London Rain – Louis MacNeice

This year many of the the poets visited in our U3A (University of Third Age) sessions have had some connection with religious ministry. When you come to think about it it is not surprising. Ministers are thought-full people – don’t you think!

Louis MacNeice was no exception. His father was a Protestant minister who later became a bishop of the Anglican Church of Ireland. Below is Louis MacNeice’s poem ‘London Rain’, written at a time of conflict in Europe. He wrestles with thoughts on God as he looks out late at night on the rain. Sharing my comments which are shown in italics after each stanza.

 London Rain

The rain of London pimples
The ebony street with white
And the neon lamps of London
Stain the canals of night
And the park becomes a jungle
In the alchemy of night.

London night-time rain … I love that word pimples and the catch of light in the pimple from the street lamps … ebony = rich dark black wood … giving a little gloss to the dark … and there is a whole new mapping of the streets … as in a chemical reaction …the light staining, leaving it’s mark

My wishes turn to violent
Horses black as coal–
The randy mares of fancy,
The stallions of the soul–
Eager to take the fences
That fence about my soul.

This looks like dissatisfaction on where he is in life … in terms of violent horses … he wants to break free … and this may be a spiritual unrest when we look at later stanzas

Across the countless chimneys
The horses ride and across
The country to the channel
Where warning beacons toss,
To a place where God and No-God
Play at pitch and toss.

Well his thoughts travel across the channel to the war and this occupies his mind … God and No-God (the Good and the Bad) playing pitch and toss = a game of skill and chance

Whichever wins I am happy
For God will give me bliss
But No-God will absolve me
From all I do amiss
And I need not suffer conscience
If the world was made amiss.

He is talking about the God/No-God battle going on in his mind.
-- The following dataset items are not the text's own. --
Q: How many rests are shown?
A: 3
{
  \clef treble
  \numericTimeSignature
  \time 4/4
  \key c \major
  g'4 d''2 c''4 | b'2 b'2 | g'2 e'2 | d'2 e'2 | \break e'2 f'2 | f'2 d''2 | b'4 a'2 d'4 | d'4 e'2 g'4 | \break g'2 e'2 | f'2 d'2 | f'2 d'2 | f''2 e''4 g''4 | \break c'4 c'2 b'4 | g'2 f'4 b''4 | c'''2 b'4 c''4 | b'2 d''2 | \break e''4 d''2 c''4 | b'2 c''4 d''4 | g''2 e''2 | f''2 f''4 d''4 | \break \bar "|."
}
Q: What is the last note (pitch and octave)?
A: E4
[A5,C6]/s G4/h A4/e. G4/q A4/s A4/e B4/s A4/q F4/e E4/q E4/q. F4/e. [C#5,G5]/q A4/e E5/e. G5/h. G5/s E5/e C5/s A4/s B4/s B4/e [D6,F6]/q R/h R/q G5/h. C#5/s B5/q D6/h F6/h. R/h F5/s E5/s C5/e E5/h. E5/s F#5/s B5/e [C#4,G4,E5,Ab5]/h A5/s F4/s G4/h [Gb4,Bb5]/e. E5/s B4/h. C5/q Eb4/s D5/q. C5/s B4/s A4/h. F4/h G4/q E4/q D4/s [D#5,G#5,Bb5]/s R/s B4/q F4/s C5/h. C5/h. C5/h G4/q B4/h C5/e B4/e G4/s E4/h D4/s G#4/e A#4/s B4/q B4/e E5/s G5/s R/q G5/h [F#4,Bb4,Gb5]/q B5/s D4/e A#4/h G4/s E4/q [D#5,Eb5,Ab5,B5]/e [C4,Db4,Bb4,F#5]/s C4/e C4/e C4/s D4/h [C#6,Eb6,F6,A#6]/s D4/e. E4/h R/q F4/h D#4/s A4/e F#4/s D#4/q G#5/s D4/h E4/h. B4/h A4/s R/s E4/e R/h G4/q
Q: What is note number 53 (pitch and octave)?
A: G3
If there is a God – everything will be OK and if No-God then it doesn’t matter about all the conscience problems … these are his on-going thoughts as he watches the rain … his logic…dare I say late-night logic!

Under God we can reckon
On pardon when we fall
But if we are under No-God
Nothing will matter at all,
Adultery and murder
Will count for nothing at all.

Expounding his thoughts from the previous stanza … bad behaviour will not matter … no accountability… and under God we will be absolved of all our missdemeanours.

So reinforced by logic
As having nothing to lose
My lust goes riding horseback
To ravish where I choose,
To burgle all the turrets
Of beauty as I choose.

So his logic suggests to him that this horse can ride amuck with no consequence … taking the No-God ride so to speak … and using this to justify any course of action

But now the rain gives over
Its dance upon the town,
Logic and lust together
Come dimly tumbling down,
And neither God nor No-God
Is either up or down.

It looks as though it has stopped raining for a while … and in sync. with this his God/No-God thinking seems to fall away too … well it is late night and he is a little confused

The argument was wilful,
The alternatives untrue,
We need no metaphysics
To sanction what we do
Or to muffle us in comfort
From what we did not do.

The argument was very wilful = headstrong … and indeed ‘we need no metaphysics = abstract thinking’ … and in his case no ‘God/No-God’ thoughts to work out what we should be doing or to justify our actions. (I might add that those that shout God is on our side are often using God to justify their ungodly actions.)

Whether the living river
Began in bog or lake,
The world is what was given,
The world is what we make.
And we only can discover
Life in the life we make.

Bog and lake are references to his Irish / English heritage. For me this is the key stanza … it is up to us to make what we will of the world, of this gift … and we can only discover how we should live in living life. In a sense it is up to us – our responsibility to create our own God (and if we do happen to believe in an external God then perhaps our understanding of God may come clearer). Focus on the gift of the present, the here and now…don’t worry about what is happening overseas!

So let the water sizzle
Upon the gleaming slates,
There will be sunshine after
When the rain abates
And rain returning duly
When the sun abates.

Well, rain and sun one will follow the other in an endless cycle (good and bad) – that is the way of the world and we have to accept it – (hopefully life improves over time!)

My wishes now come homeward,
Their gallopings in vain,
Logic and lust are quiet,
And again it starts to rain;
Falling asleep I listen
To the falling London rain.

His mind is now back on where he is … in his room looking out on the falling rain … the logic/lust distraction of thought in vain … and the wild horses that took his thoughts away at the beginning of the poem bring him home again … he notices it has started to rain again … falling rain and enough thinking for one night falls asleep… let’s hope he has pleasant dreams!

(The rhyming scheme is a b c b d b – with a repeat end word in lines four and six of each stanza).

2 thoughts on “London Rain – Louis MacNeice

  1. Reblogged this on penwithlit and commented:
    I very much like the poetry of MacNeice and return to it often. I like poems about the rain as well notably the stunning “A Description of a London Shower” by Jonathan Swift.